September 29, 2009
Posted Fri 2 Oct 2009 3:58PM BST by Reviews Editor in Recommenders
With record shops shifting fewer units than an asbestos wholesaler, the Mercury Prize has only to concern itself with one thing these days: awarding brilliance. So giving Speech Debelle's bubbly but ultimately forgettable album the gong over that from the list's only innovators, THE INVISIBLE, was a cop-out. It's left to Yahoo! Music, then, to salute the jazz-brained gang whose phosphorescent "LONDON GIRL" twitches techily and grooves ever-so delicately, like disco-soul for existentialists afraid of mirror balls.

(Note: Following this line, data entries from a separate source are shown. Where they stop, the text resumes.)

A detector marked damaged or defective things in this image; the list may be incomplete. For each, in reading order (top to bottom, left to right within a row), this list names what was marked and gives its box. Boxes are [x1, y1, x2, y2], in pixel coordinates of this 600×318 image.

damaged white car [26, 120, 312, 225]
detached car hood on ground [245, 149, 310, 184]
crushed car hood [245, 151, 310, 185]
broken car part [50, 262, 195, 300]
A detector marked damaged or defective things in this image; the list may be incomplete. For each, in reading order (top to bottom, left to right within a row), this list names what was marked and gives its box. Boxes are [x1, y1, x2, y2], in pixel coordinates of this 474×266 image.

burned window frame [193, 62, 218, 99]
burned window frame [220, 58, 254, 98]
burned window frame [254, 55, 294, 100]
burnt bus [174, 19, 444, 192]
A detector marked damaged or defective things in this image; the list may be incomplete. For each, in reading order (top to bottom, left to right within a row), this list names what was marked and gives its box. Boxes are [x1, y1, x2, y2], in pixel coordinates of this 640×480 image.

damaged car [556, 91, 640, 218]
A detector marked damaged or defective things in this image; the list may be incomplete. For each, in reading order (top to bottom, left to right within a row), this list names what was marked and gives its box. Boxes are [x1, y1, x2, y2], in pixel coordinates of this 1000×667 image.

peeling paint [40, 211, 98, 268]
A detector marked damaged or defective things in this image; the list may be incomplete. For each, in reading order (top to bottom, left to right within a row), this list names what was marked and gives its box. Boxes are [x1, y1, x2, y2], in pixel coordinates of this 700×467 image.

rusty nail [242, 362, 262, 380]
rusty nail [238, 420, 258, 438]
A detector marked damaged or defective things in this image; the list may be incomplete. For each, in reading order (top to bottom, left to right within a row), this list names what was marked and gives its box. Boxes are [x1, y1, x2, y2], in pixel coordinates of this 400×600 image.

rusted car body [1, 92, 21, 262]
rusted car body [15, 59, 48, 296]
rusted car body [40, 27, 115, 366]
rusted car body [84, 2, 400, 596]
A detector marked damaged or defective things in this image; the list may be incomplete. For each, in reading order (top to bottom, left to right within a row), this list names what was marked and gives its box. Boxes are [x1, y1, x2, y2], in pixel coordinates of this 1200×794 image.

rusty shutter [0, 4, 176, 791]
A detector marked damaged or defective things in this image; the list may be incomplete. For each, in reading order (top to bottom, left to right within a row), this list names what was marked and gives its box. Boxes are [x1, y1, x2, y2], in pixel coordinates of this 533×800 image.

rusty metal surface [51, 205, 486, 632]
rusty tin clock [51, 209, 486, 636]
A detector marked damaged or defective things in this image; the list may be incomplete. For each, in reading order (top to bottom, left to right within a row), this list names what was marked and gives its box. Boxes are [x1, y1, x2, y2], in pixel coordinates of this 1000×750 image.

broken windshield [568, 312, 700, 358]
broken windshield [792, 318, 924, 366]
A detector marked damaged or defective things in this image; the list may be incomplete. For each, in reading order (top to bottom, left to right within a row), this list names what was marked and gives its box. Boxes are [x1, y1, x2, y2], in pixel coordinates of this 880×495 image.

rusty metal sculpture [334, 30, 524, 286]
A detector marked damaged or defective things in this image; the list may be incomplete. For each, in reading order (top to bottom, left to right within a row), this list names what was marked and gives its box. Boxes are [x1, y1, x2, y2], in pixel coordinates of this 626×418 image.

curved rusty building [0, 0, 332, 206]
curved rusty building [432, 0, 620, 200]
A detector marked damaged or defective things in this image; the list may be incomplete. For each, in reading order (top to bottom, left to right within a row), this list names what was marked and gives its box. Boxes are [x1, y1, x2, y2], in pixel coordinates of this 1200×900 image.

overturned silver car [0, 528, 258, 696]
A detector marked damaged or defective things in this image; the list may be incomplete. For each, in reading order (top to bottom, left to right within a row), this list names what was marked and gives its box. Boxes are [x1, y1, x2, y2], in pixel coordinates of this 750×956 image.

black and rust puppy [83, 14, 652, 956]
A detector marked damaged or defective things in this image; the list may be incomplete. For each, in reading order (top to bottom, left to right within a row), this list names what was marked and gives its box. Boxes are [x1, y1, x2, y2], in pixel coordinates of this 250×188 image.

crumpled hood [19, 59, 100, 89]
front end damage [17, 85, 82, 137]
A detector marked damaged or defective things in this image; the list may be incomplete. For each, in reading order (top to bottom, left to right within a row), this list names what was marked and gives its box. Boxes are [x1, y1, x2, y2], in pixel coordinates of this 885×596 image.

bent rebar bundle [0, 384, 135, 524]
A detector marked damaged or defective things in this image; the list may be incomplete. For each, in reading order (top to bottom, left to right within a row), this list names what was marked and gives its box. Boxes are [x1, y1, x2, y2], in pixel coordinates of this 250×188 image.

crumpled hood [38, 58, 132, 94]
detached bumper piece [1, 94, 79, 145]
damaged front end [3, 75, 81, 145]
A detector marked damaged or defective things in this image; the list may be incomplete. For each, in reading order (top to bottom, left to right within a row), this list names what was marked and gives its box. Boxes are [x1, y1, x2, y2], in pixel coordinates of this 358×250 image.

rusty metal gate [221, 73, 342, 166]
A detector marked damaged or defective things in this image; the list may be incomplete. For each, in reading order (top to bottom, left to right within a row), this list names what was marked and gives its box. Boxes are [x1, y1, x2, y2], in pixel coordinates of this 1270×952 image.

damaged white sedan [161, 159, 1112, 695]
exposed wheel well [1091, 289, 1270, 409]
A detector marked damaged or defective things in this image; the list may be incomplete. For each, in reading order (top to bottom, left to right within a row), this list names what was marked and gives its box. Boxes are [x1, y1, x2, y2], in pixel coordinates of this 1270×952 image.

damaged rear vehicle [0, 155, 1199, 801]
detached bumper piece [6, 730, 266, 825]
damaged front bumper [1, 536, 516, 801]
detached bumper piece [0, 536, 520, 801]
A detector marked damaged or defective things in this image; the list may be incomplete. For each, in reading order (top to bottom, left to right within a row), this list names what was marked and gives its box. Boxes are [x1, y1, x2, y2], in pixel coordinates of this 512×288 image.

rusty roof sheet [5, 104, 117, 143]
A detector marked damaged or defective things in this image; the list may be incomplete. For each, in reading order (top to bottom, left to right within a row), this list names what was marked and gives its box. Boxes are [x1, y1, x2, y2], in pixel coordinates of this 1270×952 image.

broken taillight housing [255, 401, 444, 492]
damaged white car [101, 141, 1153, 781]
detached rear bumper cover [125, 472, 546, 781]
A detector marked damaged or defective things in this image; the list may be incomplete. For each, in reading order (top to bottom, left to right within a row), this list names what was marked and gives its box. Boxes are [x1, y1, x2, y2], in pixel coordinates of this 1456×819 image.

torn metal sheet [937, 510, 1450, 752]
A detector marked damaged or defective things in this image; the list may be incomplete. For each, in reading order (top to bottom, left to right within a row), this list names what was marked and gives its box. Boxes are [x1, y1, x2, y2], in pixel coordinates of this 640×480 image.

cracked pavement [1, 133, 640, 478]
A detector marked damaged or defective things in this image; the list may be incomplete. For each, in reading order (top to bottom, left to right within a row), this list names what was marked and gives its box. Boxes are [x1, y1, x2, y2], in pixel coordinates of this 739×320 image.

Another Mercury nominee who had half-a-fringe on the big prize was LA ROUX (pictured), by which it should always be meant Elly Jackson, daughter of "The Bill"'s June Ackland, rather than the duo she shares with anonymous knob-twiddler Ben Langmaid. When he takes more than just a teaspoon, a saucepan and a Casio keyboard into the studio with him we'll give Ben his due. As it is, La Roux's special appeal lies solely in Jackson's passionate and mightily polarising, against-all-odds voice rather than the dinkyland production of "I'M NOT YOUR TOY".
Although committed to tape some months before Blur's five-star reunion gigs, GRAHAM COXON's latest, "BRAVE THE STORM", could be taken for an autobiographical account of his gearing up for those dates with Damon Albarn and co; sonically this is the calm just before the Britpop typhoon. Once a bespectacled guitar-thwacking loon, here a folk-inspired Coxon picks his way through a bucolic, never-quite-whimsical landscape, riding a bouncy road of bass lines laid down by Pentangle's Danny Thompson, and worming his way into our hearts with that brittle, huggable voice of his.
As if to say traditional music and its offspring isn't always as pup-lovely as Graham Coxon's, Laura Marling chums MUMFORD & SONS lash out with a torrent of heartbroken tears and bloody spittle on their unusually bitter "LITTLE LION MAN", thrashing their banjos and wheeling out words unsuitable for radio. While it serves notice that perhaps they're not the cute, cuddly and overly earnest band some of us think, it's hardly on a par with Bill Callahan ripping out his heart and laughing in our face.
Setting themselves up for a fall of Babel-sized proportions are Florida émigrés THE DRUMS. "LET'S GO SURFING" is just about perfect. It's everything oikish, American teen-pop should be: an effervescent mix of Kim Wilde's "Kids In America', "Wake Up!" and the Modern Lovers, its every slacker hook, pogoing bass line and whistle designed to claw its way into our minds and set up a rehearsal space there. Enjoy it, though, for these newly relocated hipsters (Brooklyn, of course) have little else of quality in their decidedly '80s-looking suitcase.
Second only to Shakira's alarming "She-Wolf" video in the brazen-hussy stakes, NATALIE IMBRUGLIA kowtows to record label pressure (what else?) by appearing in a video for "WANT" that Nuts TV would have cracked open the Stella for. It would seem that making a return no one's much arsed about - albeit with a vaguely distracting, Kylie-aping electro offering - means acquiescing to more perverted minds who think playing to a popstrel's strength means flashing bare flesh.